Verlauf und Prognose
Bei rechtzeitiger, konsequenter intensivmedizinischer Behandlung überleben die meisten Betroffenen auch eine schwere Kalziumantagonisten-Vergiftung ohne bleibende Schäden. Unbehandelt oder bei sehr hoher eingenommener Menge, insbesondere von retardierten Präparaten, kann die Vergiftung jedoch durch anhaltendes Kreislaufversagen lebensbedrohlich verlaufen. Eine ausreichend lange Überwachung ist wegen der verzögerten Wirkung retardierter Präparate besonders wichtig.
Quellen & weiterführende Stellen
- Gesundheitsinformation.de (IQWiG) — Kalziumantagonisten-Vergiftung: Ursachen, Behandlung
Eigenständig verfasst und zusammengefasst, kein diagnostischer Ersatz für ärztlichen Rat.

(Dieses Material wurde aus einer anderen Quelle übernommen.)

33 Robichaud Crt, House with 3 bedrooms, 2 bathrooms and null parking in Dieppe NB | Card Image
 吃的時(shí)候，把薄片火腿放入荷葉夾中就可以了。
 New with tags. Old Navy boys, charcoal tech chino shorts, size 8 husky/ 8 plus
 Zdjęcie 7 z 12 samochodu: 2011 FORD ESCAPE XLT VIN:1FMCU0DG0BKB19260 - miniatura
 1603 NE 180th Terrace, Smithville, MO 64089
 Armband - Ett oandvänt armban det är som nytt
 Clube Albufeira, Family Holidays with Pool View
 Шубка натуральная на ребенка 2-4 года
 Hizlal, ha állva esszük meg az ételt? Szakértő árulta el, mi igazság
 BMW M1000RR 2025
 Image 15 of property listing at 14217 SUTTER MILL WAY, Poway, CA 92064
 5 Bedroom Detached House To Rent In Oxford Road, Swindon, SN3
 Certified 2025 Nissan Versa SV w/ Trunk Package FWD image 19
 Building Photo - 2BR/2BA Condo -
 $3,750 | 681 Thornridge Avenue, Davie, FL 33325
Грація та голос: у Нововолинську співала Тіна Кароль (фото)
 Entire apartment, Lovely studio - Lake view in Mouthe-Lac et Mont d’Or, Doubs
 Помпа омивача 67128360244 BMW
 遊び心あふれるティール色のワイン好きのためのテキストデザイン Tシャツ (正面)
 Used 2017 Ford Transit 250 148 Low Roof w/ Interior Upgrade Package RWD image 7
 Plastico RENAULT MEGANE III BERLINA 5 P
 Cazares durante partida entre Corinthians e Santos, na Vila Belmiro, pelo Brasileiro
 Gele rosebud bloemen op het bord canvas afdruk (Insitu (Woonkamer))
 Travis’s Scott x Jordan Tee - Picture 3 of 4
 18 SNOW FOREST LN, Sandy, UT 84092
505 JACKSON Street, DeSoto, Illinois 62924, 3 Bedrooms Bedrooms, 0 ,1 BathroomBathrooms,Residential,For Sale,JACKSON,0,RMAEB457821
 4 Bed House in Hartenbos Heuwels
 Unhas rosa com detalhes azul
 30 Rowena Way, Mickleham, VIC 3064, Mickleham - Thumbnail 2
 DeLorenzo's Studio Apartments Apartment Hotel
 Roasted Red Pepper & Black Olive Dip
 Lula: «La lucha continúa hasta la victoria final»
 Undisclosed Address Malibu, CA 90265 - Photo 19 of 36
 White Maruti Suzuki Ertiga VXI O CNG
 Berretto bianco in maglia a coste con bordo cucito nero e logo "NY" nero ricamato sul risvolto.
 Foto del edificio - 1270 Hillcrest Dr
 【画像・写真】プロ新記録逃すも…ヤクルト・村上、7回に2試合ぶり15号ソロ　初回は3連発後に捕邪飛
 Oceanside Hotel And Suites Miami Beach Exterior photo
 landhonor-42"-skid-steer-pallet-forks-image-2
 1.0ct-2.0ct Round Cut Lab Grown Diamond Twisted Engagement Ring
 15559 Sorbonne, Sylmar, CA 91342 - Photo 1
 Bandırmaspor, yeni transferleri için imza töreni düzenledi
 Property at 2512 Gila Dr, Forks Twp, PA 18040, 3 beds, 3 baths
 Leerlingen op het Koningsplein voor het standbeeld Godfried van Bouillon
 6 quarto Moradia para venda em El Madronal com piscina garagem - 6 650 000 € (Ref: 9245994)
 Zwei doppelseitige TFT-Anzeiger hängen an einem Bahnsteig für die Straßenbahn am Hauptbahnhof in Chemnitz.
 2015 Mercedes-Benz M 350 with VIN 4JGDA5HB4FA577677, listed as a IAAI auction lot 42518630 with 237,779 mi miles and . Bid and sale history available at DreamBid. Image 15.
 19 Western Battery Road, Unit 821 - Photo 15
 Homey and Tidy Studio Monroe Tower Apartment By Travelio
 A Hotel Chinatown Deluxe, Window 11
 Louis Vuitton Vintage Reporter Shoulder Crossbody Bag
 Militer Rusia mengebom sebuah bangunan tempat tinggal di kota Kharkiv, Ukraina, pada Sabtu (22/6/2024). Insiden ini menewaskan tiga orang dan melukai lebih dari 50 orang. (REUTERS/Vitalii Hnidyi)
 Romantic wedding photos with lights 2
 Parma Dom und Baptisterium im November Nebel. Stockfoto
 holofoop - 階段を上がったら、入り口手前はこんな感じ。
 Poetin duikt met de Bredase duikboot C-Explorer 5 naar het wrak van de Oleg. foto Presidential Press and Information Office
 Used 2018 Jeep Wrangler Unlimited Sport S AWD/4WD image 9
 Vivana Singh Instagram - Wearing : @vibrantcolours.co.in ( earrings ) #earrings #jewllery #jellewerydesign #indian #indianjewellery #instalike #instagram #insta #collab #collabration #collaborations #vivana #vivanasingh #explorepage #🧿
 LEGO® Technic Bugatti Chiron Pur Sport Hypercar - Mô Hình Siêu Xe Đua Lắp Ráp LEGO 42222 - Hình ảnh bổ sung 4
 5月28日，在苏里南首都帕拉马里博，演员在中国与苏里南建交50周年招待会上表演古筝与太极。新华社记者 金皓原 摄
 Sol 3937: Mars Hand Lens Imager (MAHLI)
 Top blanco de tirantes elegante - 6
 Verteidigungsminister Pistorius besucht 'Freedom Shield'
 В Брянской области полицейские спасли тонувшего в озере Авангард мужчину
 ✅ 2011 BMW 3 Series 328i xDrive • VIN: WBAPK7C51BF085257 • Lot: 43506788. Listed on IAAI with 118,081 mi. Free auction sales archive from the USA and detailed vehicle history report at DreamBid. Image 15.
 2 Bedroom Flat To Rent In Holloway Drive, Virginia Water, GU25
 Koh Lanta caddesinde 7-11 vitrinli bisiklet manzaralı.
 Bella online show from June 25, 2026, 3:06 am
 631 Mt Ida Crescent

Rechts- und Fachstand zum Zeitpunkt der Veröffentlichung.
Häufige Fragen
Warum sind retardierte Präparate bei dieser Vergiftung besonders gefährlich?
Weil sich ihre volle giftige Wirkung erst mit deutlicher Verzögerung von mehreren Stunden zeigt, was die Gefährdung zunächst unterschätzen lässt.
Warum wird Kalzium als Gegenmaßnahme gegeben?
Weil es die durch die Vergiftung blockierte Kalziumwirkung am Herzen teilweise ausgleichen und die Herzfunktion unterstützen kann.
Warum steigt bei dieser Vergiftung der Blutzucker an?
Weil Kalziumantagonisten auch die Insulinausschüttung der Bauchspeicheldrüse hemmen, wodurch der Blutzuckerspiegel ansteigt.
Wie wird schweres Kreislaufversagen behandelt?
Mit hochdosierten Insulin- und Glukosegaben zur Unterstützung der Herzpumpleistung sowie bei Bedarf mit kreislaufunterstützenden Medikamenten oder mechanischen Unterstützungssystemen.